La visite de la fanfare arrive à point nommé sur nos écrans pour les fêtes de fin d’année, comme un conte de Noël en quelque sorte. Co-production franco-israélienne, La visite de la fanfare a d’ores et déjà été plébiscité par le public des Festivals : présenté au dernier Festival de Cannes, dans la section Un Certain Regard, le film a remporté le prix "Coup de Cœur", à Pessac fin novembre, il a été élu par le jury étudiant. Mais c’est en Israël qu’il rencontre le plus grand succès : 1er prix du 24ème Festival international de Jérusalem et meilleurs comédiens pour les deux têtes d’affiche Sasson Gabbay et Ronit Elkabetz en 2007, puis huit Ophir (les César israéliens) sur les douze possibles… La Visite de la Fanfare est le premier long métrage d’Eran Kolirin, un jeune réalisateur de 34 ans qui a choisi la parabole pour exprimer son désir de paix et qui est en mesure de toucher le grand public.
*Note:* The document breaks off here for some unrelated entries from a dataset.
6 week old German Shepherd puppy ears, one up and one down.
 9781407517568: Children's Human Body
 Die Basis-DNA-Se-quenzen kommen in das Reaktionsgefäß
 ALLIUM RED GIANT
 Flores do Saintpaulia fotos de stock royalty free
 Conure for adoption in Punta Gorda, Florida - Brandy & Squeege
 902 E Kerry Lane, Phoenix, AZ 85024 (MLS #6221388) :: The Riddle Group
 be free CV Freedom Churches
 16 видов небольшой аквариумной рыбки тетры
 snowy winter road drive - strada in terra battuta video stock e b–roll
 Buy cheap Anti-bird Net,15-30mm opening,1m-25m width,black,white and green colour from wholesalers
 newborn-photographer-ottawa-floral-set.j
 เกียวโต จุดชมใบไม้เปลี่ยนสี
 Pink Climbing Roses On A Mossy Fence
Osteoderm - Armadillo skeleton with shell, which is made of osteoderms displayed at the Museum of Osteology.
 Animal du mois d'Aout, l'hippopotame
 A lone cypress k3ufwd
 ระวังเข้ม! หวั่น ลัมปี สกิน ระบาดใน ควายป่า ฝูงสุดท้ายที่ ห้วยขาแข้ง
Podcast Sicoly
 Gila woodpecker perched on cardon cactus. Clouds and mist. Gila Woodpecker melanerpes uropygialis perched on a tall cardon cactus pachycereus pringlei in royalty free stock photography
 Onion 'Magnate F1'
Tout raides dans leurs uniformes, les membres de la Fanfare de la Police d’Alexandrie débarquent dans un aéroport désert où personne n’a pris la peine de venir les chercher. Le chef de la fanfare, Tewfiq (Sasson Gabai) est trop fier pour appeler l’Ambassade à l’aide et surtout, il sait que les temps ne sont plus à la musique, que désormais, seule la rentabilité importe : en Egypte aussi, les comptables ont ouvert la chasse aux poètes.... Ils se débrouilleront donc pour trouver un moyen d’atteindre le centre culturel arabe où ils doivent donner un concert pour son inauguration. Une maîtrise de l’anglais imparfaite et une attention trop grande à une belle israélienne de la part de Simon (Khalifa Natour), le jeune violoniste, engendrent une confusion sur les lieux et la fanfare se retrouve paumée au milieu de nulle part dans une banlieue à l’israélienne : le béton, les éclairages publics, les avenues à quatre voies pourraient signifier la ville occidentale, mais le vent et la poussière rappellent le désert et le Moyen-Orient. La situation serait désespérée (il n’existe pas d’hôtel) si la fanfare ne trouvait pas aide et réconfort auprès d’israéliens qui leur offrent le gîte et le couvert en attendant le car qui ne passera que le lendemain.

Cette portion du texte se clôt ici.